All’esito della procedura elettorale è stato proclamato
Sindaco il sig. Marco Molteni, collegato con la lista n.1,
avente come contrassegno “Liberi per Montorfano”, avendo
ricevuto 462 voti contro i 460 del candidato Sindaco, sig.ra
Elena Maria Barbavara di Gravellona, collegato alla lista
n. 2, avente come contrassegno “Montorfano della Libertà”.
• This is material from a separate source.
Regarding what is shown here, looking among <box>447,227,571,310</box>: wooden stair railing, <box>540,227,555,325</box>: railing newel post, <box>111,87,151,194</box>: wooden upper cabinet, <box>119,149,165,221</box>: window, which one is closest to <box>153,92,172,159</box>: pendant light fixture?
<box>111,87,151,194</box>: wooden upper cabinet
La sig.ra Barbavara di Gravellona ha proposto ricorso dinanzi
al TAR Lombardia per l’annullamento dell’atto di proclamazione
degli eletti alla carica di Sindaco e di Consiglieri comunali,
per la correzione del risultato elettorale e per la sua
proclamazione a Sindaco, contestando la regolarità delle
operazioni elettorali.
In fatto ha dedotto:
- che alla lista n. 1 erano stati assegnati diversi voti
(tre voti nella sezione n. 1, un voto nella sezione n. 2
e 3 voti nella sezione n. 3) contenuti in schede caratterizzate
dalla mancanza del segno sul simbolo della lista o nel pertinente
riquadro, ma recanti l’indicazione del cognome “Molteni”,
preceduto a volte dal nome “Marco”, sulla parte tratteggiata
del riquadro destinata a riportare la preferenza per i candidati
consiglieri comunali;
- che nella terza sezione elettorale erano stati assegnati
alla lista n. 1 diversi voti (almeno 2) contenuti in schede
caratterizzate dalla apposizione del segno sul simbolo della
lista n. 1 o nel pertinente riquadro, ma recanti l’indicazione
del cognome “Molteni”, preceduto a volte dal nome “Marco”,
sulla parte tratteggiata del riquadro destinata a riportare
la preferenza per i candidati consiglieri comunali;
- che nella terza sezione era stato assegnato alla lista
n. 1 un voto contenuto in scheda caratterizzata dall’indicazione
di preferenza al candidato consigliere “Balzaretti” e da
evidente ed abnorme segno grafico (“ghirigoro o svolazzo”)
di riconoscimento;
- che dall’esame dei verbali della seconda sezione risultava
una discordanza tra il numero dei votanti e il numero delle
schede spogliate nonché tra il riquadro a pag. 33, dove
era dato atto che aveva votato un elettore non iscritto
nella lista della sezione e il riquadro riportato a pag.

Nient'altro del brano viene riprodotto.